As a Centre of Excellence, the council has committed to mainstream gender in all its areas of work. The SADC Protocol on Gender and Development and the Millennium Development Goals closely guide in the roll out of their work.

“Before the COE process, we were doing mainstreaming. However; we did not know we were doing it the right way. Gender issues are topical issues on the international agenda. However, we were not crying out loudly enough, says Unity Jaji, Director of Housing and Community Services.” Nevertheless, when GL, came along, we then realised there were gaps. We did not have documentation like policies. We did not know how much we were implementing what the national gender policy was calling for,” she continues.

The council a has recruitment policy which gives both women and men an opportunity. The Council’s female staff have managed break barriers to occupy positions in previously male dominated areas of work. The electrical engineer, water engineer and chief town planer are female. At council level, there are disparities, as the council has 18 male councillors and 2 female councillors.

“We take pride in having females occupy male dominated arenas. We hope there will be a turnaround in the number of councillors after the coming election. Women are now inspired to be in politics as they look up to people like our Vice President Honourable Cde Joyce Mujuru, ” says Jaji.

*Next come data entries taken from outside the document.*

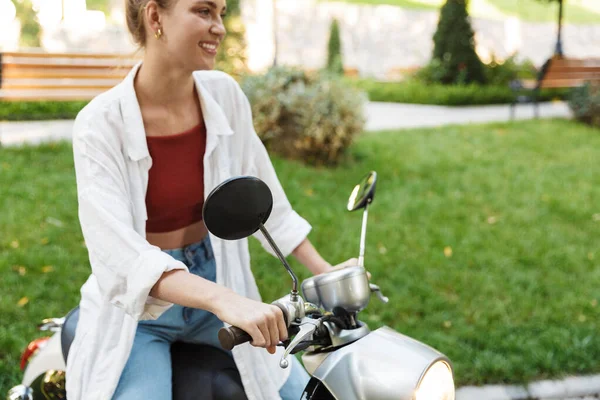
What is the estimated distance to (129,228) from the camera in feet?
5.09

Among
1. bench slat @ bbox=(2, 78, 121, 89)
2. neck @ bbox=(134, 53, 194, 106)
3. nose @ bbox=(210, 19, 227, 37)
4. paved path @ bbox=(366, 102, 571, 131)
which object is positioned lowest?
paved path @ bbox=(366, 102, 571, 131)

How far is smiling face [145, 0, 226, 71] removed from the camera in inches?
67.9

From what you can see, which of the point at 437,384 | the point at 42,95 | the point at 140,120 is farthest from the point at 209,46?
the point at 42,95

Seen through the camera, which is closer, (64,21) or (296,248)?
(296,248)

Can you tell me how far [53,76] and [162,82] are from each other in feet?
24.5

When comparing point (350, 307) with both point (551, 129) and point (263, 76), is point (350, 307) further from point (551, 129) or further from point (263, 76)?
point (551, 129)

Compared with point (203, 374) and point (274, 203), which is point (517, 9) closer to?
point (274, 203)

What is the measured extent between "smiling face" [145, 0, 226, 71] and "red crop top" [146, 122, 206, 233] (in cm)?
23

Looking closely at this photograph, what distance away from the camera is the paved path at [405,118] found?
8.55m

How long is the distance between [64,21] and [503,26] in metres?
17.8

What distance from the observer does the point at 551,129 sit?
32.8ft

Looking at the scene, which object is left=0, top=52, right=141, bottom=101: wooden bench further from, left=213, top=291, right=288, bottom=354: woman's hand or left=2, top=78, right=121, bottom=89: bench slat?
left=213, top=291, right=288, bottom=354: woman's hand

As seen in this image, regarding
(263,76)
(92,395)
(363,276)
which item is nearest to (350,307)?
(363,276)

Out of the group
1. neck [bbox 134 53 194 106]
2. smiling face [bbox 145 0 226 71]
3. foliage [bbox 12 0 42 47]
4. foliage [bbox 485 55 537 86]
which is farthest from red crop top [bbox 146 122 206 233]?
foliage [bbox 12 0 42 47]
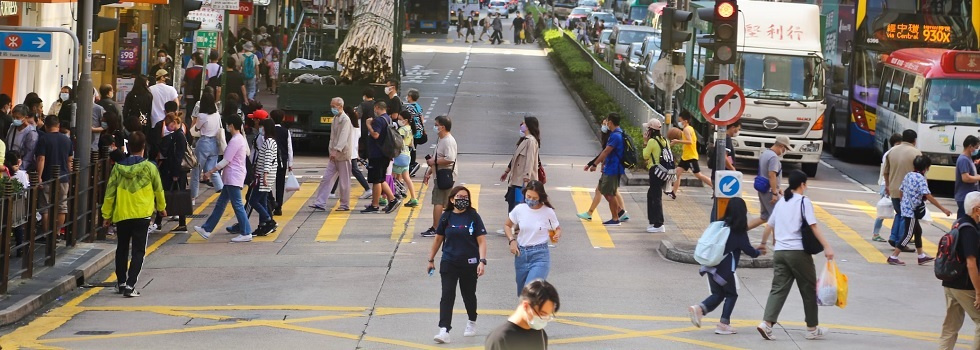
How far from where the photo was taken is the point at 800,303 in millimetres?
14719

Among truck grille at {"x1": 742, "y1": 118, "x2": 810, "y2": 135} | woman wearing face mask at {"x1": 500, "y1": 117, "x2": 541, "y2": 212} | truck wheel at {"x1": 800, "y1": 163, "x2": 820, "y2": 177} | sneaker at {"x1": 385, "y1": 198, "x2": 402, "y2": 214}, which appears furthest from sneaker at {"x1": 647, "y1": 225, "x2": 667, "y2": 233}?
truck wheel at {"x1": 800, "y1": 163, "x2": 820, "y2": 177}

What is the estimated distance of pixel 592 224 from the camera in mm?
20062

The council’s main agenda is service delivery. It employs a multi-faceted approach in delivering the basic needs of the community. “We engage our community on so many levels that they are forthcoming, and understanding on things we cannot deliver,” says Jaji.

“In community engagements, we invite both men and women to discuss issues that concern them. They talk about water, rubbish collection, bad roads, facilities and even their bills.
Community projects sites like the nutrition gardens and vending stalls have become a place where the community engages in debate and discussions on topical issues that concern them, and this helps them make informed decisions. From these discussions, people write letters to council to raise concerns on high tariffs, facilities that are broken down or lack of water. We encourage women to participate in projects and also to vote for other women. Through voter education, they get help to realise that women can equally participate in politics,” she continues.

This council has been facing challenges in the adoption of its policy. It has not been able to sign the policy. They are however being guided by the National Gender Policy. Funding to sponsor initiatives to mainstream gender is also a challenge in the council.

“We are running a gender budgeting programme with the Zimbabwe Women’s Resource Centre Network (ZWRCN), where council is being taught about gender budgeting
We will consider this plight of the majority, who are women and we are putting them as first preference in these community projects,” says Jaji.

“The COE process is a good project, as it is changing the minds of policymakers. GL is doing this for our own benefit even though we know there aren’t monetary or tangible benefits. GL is giving us knowledge and an education that we can apply even way after the COE project has ended.”